▶ _DIRECTIONS_
Return every record below exactly as written, but leave out the pictures.

▶ _INPUT ROWS_
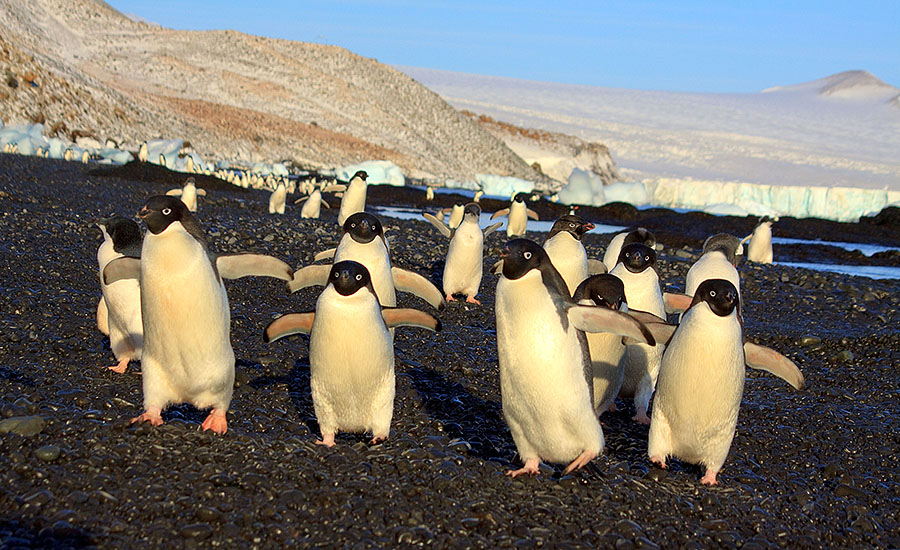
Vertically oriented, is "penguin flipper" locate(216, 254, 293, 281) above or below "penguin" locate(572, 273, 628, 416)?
above

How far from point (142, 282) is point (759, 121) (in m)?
121

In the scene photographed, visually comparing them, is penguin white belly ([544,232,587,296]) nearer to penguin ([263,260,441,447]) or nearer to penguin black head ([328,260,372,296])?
penguin ([263,260,441,447])

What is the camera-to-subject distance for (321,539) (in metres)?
3.04

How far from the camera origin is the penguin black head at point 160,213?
398 centimetres

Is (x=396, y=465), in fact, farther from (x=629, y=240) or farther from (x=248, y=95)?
(x=248, y=95)

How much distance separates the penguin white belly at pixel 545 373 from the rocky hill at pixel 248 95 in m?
37.1

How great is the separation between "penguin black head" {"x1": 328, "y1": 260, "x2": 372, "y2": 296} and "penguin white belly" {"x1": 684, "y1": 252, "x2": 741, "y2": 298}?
3681 millimetres

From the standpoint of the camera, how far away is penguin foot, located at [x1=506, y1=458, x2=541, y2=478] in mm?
3821

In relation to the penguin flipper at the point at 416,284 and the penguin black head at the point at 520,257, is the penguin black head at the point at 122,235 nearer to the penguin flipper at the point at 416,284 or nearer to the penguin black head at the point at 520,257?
the penguin flipper at the point at 416,284

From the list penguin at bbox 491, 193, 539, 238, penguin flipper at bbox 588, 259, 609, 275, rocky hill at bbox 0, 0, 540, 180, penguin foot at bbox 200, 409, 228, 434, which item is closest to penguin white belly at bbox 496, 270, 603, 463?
penguin foot at bbox 200, 409, 228, 434

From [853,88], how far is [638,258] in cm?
15867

▶ _SOLUTION TO THE PROBLEM_
Vertically oriented, is "penguin flipper" locate(216, 254, 293, 281) above or below "penguin" locate(572, 273, 628, 416)?
above

How far from point (142, 282) is point (759, 121) (in m)?
121

In the scene photographed, visually comparing them, is penguin white belly ([544,232,587,296]) nearer to penguin ([263,260,441,447]) or nearer to penguin black head ([328,260,372,296])?
penguin ([263,260,441,447])

What is the camera-to-subject distance for (321,539) (in metres)?
3.04

How far from the camera origin is the penguin black head at point 160,213?
398 centimetres

Is (x=396, y=465), in fact, farther from (x=629, y=240) or farther from (x=248, y=95)?
(x=248, y=95)

How much distance separates the penguin white belly at pixel 545 373 from the rocky hill at pixel 248 95 in m?
37.1

How great is the separation between "penguin black head" {"x1": 328, "y1": 260, "x2": 372, "y2": 296} and "penguin white belly" {"x1": 684, "y1": 252, "x2": 741, "y2": 298}?
3681 millimetres

From the standpoint of the camera, how far away is penguin foot, located at [x1=506, y1=458, x2=541, y2=478] in mm?
3821

In relation to the penguin flipper at the point at 416,284 and the penguin black head at the point at 520,257, is the penguin black head at the point at 122,235 nearer to the penguin flipper at the point at 416,284 or nearer to the penguin black head at the point at 520,257?
the penguin flipper at the point at 416,284

From the list penguin at bbox 491, 193, 539, 238, penguin flipper at bbox 588, 259, 609, 275, rocky hill at bbox 0, 0, 540, 180, penguin foot at bbox 200, 409, 228, 434, which item is closest to penguin white belly at bbox 496, 270, 603, 463?
penguin foot at bbox 200, 409, 228, 434

From [853,88], how far is [638,258] in cm?
15867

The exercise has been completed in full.